In [1]:
import warnings
warnings.filterwarnings('ignore')

In [2]:
import pandas as pd
import numpy as np
from numpy import genfromtxt
import torch
from torchtext.legacy import data 
from torch.utils.data import Dataset, DataLoader, DistributedSampler
from torchtext.data.utils import get_tokenizer
from torchtext.vocab import build_vocab_from_iterator

In [4]:
PATH='/mnt/chromeos/GoogleDrive/MyDrive/Datasets/fake_real_data.csv'
stop_words=['the', '”', '\xa0', ' ']
TEXT = data.Field(tokenize='spacy', batch_first=True,  include_lengths=True, stop_words=stop_words)
LABEL = data.LabelField(dtype = torch.float, batch_first=True)

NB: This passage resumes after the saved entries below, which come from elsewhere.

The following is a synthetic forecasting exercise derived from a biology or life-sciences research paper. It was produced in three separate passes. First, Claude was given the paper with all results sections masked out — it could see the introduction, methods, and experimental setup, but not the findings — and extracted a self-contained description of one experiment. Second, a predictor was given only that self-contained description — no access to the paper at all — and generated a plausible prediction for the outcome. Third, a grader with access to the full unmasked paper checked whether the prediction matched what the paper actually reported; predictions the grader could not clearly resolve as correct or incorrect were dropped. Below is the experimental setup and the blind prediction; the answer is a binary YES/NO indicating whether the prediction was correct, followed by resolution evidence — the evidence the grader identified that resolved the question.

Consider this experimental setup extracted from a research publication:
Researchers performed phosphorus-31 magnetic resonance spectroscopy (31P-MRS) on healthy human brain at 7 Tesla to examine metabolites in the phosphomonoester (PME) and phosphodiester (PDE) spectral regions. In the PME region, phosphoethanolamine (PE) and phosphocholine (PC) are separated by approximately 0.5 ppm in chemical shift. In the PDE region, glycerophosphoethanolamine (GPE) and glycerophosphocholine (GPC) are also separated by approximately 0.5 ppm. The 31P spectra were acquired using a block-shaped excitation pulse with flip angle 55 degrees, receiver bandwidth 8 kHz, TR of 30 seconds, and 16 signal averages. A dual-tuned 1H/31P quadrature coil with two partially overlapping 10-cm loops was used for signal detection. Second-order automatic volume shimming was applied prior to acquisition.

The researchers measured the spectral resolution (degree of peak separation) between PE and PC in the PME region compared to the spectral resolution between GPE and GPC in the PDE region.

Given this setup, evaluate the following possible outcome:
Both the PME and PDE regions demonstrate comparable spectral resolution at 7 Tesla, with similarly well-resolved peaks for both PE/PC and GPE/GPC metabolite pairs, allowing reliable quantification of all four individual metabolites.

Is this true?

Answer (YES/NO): NO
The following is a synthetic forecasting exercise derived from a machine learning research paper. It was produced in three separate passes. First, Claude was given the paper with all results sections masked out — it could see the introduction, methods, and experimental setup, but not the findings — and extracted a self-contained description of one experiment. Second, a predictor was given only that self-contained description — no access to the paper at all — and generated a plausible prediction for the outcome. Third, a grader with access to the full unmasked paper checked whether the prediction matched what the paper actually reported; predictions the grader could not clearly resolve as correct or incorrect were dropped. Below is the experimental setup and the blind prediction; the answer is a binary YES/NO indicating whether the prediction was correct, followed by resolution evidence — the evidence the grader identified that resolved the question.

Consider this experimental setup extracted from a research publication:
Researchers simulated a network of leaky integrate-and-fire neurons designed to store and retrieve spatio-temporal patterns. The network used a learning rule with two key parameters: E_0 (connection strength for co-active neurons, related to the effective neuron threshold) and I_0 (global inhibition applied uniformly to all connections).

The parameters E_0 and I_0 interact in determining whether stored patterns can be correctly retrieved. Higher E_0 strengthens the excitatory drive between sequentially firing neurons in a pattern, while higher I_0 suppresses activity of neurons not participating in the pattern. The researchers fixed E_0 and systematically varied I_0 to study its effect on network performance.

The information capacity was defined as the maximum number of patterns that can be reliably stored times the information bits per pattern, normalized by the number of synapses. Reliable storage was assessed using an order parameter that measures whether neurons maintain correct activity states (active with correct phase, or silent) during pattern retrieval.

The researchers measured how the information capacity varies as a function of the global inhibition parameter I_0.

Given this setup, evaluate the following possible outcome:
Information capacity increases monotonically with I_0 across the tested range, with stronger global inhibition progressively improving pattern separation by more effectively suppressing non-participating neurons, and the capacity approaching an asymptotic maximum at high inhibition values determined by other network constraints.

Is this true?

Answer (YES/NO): NO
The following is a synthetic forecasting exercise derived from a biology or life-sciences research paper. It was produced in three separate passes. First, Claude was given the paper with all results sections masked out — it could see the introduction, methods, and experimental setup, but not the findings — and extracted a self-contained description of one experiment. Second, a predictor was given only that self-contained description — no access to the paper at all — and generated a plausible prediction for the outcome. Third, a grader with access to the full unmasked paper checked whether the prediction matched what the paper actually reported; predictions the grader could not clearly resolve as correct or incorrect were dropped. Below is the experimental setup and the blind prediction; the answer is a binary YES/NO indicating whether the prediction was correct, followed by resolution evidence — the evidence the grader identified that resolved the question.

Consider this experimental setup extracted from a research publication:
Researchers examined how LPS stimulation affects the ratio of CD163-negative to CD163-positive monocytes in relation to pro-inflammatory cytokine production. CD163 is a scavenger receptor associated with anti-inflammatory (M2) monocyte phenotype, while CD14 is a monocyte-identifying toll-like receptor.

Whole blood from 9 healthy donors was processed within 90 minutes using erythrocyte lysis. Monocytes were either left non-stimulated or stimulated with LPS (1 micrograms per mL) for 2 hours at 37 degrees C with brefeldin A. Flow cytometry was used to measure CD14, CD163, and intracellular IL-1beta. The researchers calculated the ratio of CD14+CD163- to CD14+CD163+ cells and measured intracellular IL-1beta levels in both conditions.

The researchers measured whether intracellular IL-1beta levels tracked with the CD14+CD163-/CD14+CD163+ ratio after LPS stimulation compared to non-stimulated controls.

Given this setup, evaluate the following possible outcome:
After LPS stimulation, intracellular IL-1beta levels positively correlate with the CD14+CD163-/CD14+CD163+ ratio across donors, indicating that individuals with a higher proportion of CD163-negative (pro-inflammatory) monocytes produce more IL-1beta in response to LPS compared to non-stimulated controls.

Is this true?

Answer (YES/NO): YES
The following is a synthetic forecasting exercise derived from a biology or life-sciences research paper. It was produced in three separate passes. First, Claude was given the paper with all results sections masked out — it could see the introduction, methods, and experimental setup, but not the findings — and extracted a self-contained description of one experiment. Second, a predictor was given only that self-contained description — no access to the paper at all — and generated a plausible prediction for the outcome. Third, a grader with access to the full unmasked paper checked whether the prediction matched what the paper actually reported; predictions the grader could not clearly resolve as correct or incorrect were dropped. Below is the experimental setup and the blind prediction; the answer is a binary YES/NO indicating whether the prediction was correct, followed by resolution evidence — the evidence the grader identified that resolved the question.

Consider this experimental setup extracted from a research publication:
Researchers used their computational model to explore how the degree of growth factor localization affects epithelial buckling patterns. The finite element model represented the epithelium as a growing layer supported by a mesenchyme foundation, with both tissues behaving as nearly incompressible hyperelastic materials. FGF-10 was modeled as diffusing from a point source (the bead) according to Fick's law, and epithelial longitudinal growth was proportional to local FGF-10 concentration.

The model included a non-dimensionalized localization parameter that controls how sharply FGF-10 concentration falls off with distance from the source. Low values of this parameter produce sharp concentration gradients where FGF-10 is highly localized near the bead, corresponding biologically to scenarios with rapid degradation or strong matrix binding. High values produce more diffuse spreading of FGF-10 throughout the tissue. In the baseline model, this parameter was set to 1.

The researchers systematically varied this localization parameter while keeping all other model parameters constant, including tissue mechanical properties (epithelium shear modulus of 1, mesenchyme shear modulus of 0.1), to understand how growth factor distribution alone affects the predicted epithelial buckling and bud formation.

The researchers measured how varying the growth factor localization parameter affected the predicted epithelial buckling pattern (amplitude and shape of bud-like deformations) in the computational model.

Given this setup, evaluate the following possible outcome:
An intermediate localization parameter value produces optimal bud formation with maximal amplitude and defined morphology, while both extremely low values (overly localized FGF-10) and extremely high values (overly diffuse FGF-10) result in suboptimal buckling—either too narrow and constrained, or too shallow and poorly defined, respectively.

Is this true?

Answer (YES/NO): NO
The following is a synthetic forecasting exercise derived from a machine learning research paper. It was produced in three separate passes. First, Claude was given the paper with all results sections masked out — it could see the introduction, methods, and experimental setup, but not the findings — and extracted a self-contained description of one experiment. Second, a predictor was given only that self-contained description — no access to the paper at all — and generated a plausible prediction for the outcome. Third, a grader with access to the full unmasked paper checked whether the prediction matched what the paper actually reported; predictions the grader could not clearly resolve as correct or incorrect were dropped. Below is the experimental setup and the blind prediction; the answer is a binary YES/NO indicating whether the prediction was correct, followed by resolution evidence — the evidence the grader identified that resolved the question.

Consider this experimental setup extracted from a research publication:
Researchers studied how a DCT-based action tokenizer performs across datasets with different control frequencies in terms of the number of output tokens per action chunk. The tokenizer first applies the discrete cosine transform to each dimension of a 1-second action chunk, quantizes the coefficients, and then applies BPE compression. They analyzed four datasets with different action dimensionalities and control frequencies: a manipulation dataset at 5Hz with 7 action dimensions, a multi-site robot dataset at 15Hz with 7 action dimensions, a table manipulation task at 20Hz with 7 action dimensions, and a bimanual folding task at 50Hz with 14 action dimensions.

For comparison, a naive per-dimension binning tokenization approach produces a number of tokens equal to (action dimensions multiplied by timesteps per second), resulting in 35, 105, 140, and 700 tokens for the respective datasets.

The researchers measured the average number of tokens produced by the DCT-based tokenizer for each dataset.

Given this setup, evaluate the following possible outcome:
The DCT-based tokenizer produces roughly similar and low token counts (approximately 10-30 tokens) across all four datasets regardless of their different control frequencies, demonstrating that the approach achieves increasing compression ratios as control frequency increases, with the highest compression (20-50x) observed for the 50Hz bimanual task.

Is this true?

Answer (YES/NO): NO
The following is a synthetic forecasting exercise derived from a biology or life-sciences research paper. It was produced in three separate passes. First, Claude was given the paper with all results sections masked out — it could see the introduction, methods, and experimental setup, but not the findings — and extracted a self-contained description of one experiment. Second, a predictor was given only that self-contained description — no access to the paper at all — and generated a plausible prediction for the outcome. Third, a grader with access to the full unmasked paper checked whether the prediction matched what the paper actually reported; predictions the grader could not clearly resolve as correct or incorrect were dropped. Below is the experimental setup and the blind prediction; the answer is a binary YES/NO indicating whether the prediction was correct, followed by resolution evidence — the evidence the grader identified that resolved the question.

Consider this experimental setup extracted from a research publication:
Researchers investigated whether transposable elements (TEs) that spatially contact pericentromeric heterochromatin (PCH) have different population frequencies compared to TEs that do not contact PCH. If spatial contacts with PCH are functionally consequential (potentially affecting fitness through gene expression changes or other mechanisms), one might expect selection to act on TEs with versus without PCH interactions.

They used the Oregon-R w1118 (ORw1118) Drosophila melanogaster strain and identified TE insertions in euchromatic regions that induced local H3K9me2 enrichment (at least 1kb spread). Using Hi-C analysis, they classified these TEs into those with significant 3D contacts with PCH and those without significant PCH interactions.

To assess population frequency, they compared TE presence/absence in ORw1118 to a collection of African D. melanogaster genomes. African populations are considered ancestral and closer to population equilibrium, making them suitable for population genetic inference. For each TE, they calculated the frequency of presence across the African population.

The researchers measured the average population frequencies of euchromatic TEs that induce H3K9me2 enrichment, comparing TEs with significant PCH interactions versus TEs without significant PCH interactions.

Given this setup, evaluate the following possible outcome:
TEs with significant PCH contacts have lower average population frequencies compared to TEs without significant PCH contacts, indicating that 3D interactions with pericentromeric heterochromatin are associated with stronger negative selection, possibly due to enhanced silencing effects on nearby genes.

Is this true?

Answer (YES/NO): YES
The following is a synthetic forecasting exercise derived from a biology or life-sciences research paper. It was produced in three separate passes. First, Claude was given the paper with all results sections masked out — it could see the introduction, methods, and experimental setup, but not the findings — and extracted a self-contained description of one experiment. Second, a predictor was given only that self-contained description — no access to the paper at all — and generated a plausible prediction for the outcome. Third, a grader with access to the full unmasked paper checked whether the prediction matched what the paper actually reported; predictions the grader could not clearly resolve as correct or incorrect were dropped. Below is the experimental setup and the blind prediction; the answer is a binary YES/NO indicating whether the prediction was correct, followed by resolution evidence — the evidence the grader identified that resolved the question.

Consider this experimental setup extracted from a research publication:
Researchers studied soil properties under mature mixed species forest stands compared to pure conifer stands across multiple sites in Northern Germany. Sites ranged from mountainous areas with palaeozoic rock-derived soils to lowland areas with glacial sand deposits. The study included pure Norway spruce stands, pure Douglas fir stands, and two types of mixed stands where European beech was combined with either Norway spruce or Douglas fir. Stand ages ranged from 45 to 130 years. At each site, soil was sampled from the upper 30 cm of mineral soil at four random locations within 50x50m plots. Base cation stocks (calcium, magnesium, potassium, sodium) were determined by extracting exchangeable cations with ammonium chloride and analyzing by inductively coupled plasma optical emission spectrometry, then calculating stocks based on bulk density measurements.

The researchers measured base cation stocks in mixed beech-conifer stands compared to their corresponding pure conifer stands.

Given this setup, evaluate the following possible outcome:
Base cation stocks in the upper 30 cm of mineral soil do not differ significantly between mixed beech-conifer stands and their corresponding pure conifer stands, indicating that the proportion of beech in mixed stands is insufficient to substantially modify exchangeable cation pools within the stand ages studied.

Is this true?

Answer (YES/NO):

fields = [('text',TEXT),('label', LABEL)]
train_data=data.TabularDataset(path=PATH, format= 'csv', fields=fields, skip_header=True)

In [5]:
TEXT.build_vocab(train_data, min_freq=1)
LABEL.build_vocab(train_data)
word_to_ix = TEXT.vocab.stoi
torch.save(word_to_ix, 'wordDict.pth')
ix_to_word = TEXT.vocab.itos
torch.save(ix_to_word, 'indexDict.pth')

In [5]:
# Part implementation of Word Embedding tutorial as found
# @ https://pytorch.org/tutorials/beginner/nlp
#  /word_embeddings_tutorial.html
# and Jake Wherlock's custom dataset loading tutorial as found @
# https://towardsdatascience.com/how-to-use-datasets-and-dataloader-
# in-pytorch-for-custom-text-data-270eed7f7c00

CONTEXT_SIZE = 2

class CustomTextDataset(Dataset):
    def __init__(self, train_data):
        self.data = train_data
    
    def __len__(self):
        return len(self.data.examples)
    
    def __getitem__(self, idx):
        item = vars(self.data.examples[idx])
        raw_text = item['text']
        data = []
        for i in range(CONTEXT_SIZE, len(raw_text) - CONTEXT_SIZE):
            context = [raw_text[i - j - 1] for j in range(CONTEXT_SIZE)] + [raw_text[i + j + 1] for j in range(CONTEXT_SIZE)]
            target = raw_text[i]
            data.append((context, target))
        return data

temp_data = CustomTextDataset(train_data)
data_loader = DataLoader(temp_data)

In [6]:
def make_context_vector(context, word_to_ix):
    idxs = [word_to_ix[i[0]] for i in context]
    return torch.tensor(idxs, dtype=torch.long)

for idx,data_i in enumerate(data_loader):
    context = []
    target = []
    for x in data_i:
        context.append(make_context_vector(x[0], word_to_ix).numpy())
        target.append(torch.tensor([word_to_ix[x[1][0]]], dtype=torch.long).numpy())
    with open('context.csv', 'a+') as f:
        np.savetxt(f, context, delimiter=',', fmt='%d')
    with open('target.csv', 'a+') as f:
        np.savetxt(f, target, delimiter=',', fmt='%d')